FTX invested $500M in Anthropic for 8% (at the time) and the bankruptcy estate sold 2/3rds of that for $884M, while it is tidy sum, it doesn't move the needle much in the overall money owed to creditors of $11.2B .
The estate has recovered around $16B of the money, or basically close to half of the assets at the time, the bulk of the money is coming from bitcoin tripling in value, to put it another way if Bitcoin was same prices as 2022, then they would have only recovered ~ $5B or FTX continued operating without being frozen by the courts, they would need come with $33B to make their depositors whole in Bitcoin.
They barely held any bitcoin or ether in their assets 0.1% and 1.2% respectively that customers had bought or deposited on the platform, they did hold a lot of crypto assets though.
There was controversy from creditors over the steep discount, a discount itself is not unusual given the size of the block sale and the fact the tokens are locked for 4 years with monthly vesting. Naturally there was dispute on how much discount is acceptable .
while Solona has grown 10x in price since the bankruptcy, it is not like people who had deposited SOL tokens are now covering for other deposits with just their holdings.
What depositors assets had against their accounts at the time had little correlation to what FTX itself had as assets, the two most popular tokens Bitcoin (0.1%) ETH(1.2%) assets were lot less than what they would have been just storing the customer tokens as is.
It is simpler to talk in bitcoin price given its popularity and use as baseline rather than prices of tokens and assets actually held by FTX itself or by users on FTX.
The article mentions a stake in Anthropic that was sold for $900m, while it owes creditors $11.2b, so nah it wasn't enough to make a dent unless there were MANY other smaller investments that collectively added up to $3b on top of that.
I believe Anthropic was the most acclaimed/highest current value, and they still have about 1/3 of the original 8% investment.
a) I am curious at what discount they sell Anthropic shares right now;
b) I am not sure what is the prognosis for the other shares FTX owns;
[
c) which creditors have preference to which money pot; usually there is a pyramid.
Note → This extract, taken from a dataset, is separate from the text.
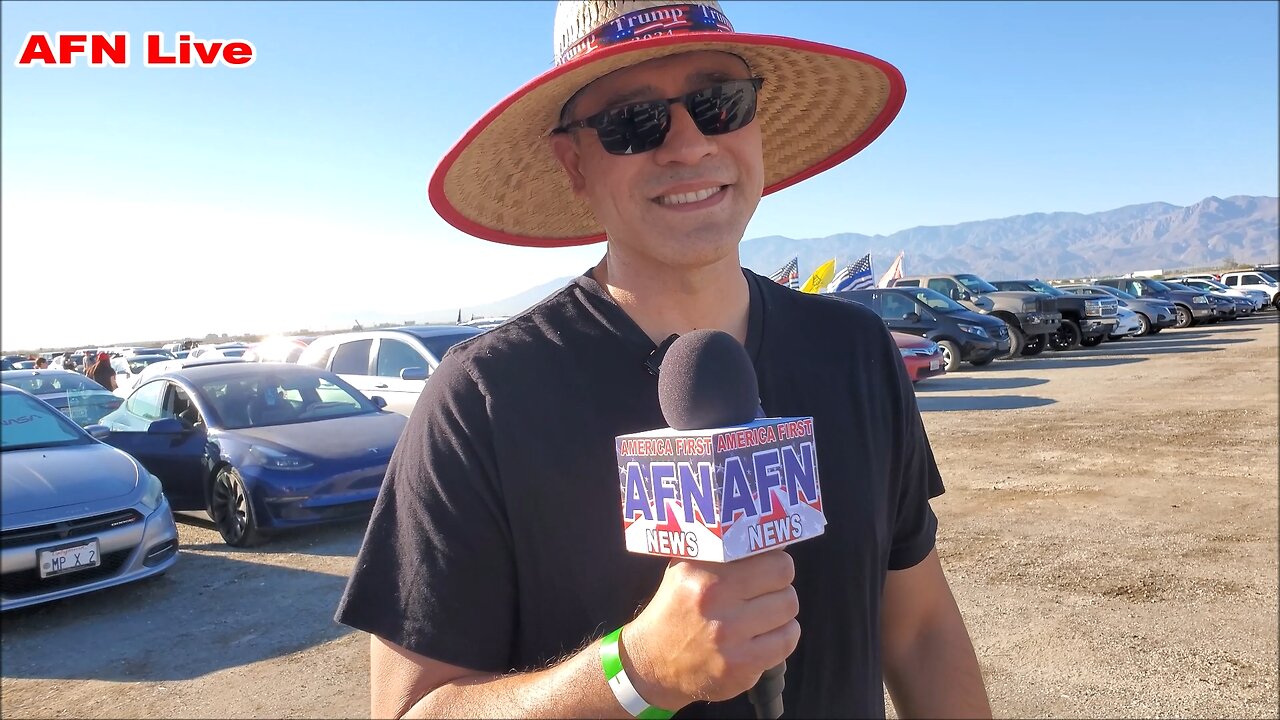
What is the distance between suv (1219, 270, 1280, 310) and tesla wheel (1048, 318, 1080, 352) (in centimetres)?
1705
Here it talks about consumers. (Specifically those owed less than $50k.)
And there is a separate matter for shareholders who are looking at getting some of the seized by DoJ proceeds. (https://www.reuters.com/legal/crypto-exchange-ftxs-liquidati....)
]
Best way in general is to read the actual pleadings: news is not the best at giving a good idea what the court is actually ordering.
As big of a piece of shit SBF is, he was technically not lying about FTX having the money. It's just that those tweets by CZ triggered a run on the assets at the worst time, which combined with mismanagement/fraud on SFB's part, did not help.
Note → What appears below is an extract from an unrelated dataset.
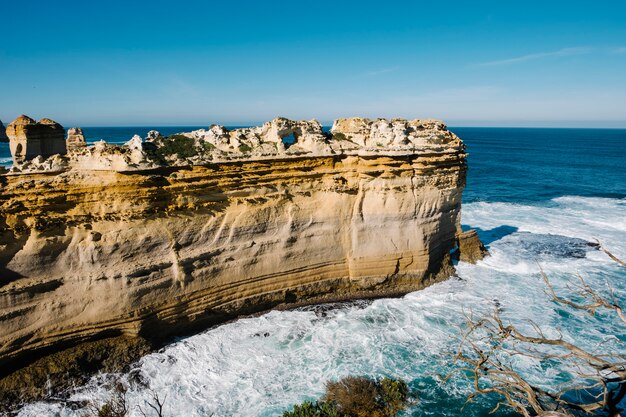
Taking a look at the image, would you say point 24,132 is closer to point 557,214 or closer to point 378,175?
point 378,175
a far cry from zero, and the CZ tweets triggered a run. How many other exchanges have enough assets on hand to cover every depositor at once instantaneously? Even mainstream banks cannot cover everyone (this is what a bank run is and is why central banks exist to provide a backstop in such an event).
Straw man. You said SBF "was technically not lying about FTX having the money." He was. If you ask me to hang on to your $12 and I spend half of it, I don't have the money.
> How many other exchanges have enough assets on hand to cover every depositor at once instantaneously?
All of them. Exchanges and clearinghouses in a proper financial system are fully collateralised.
> this is what a bank run is and is why central banks exist
Banks are leveraged. FTX was not supposed to be levered. It should have been able to survive a "run," because it wasn't supposed to have asset-liability mismatches.
> there are 200+ exchanges. you're saying all of them are fully collateralized?
In crypto? No. Because it's a marketing term there for brokers. FTX was, at the end of the day, a broker. (As is Coinbase and the other "exchanges" for how most people use them.)
In finance? Yes. Most exchanges (all in the U.S.) don't handle settlement; that's done by a clearinghouse, where the counterparty risk lives. They're fully collateralised [1].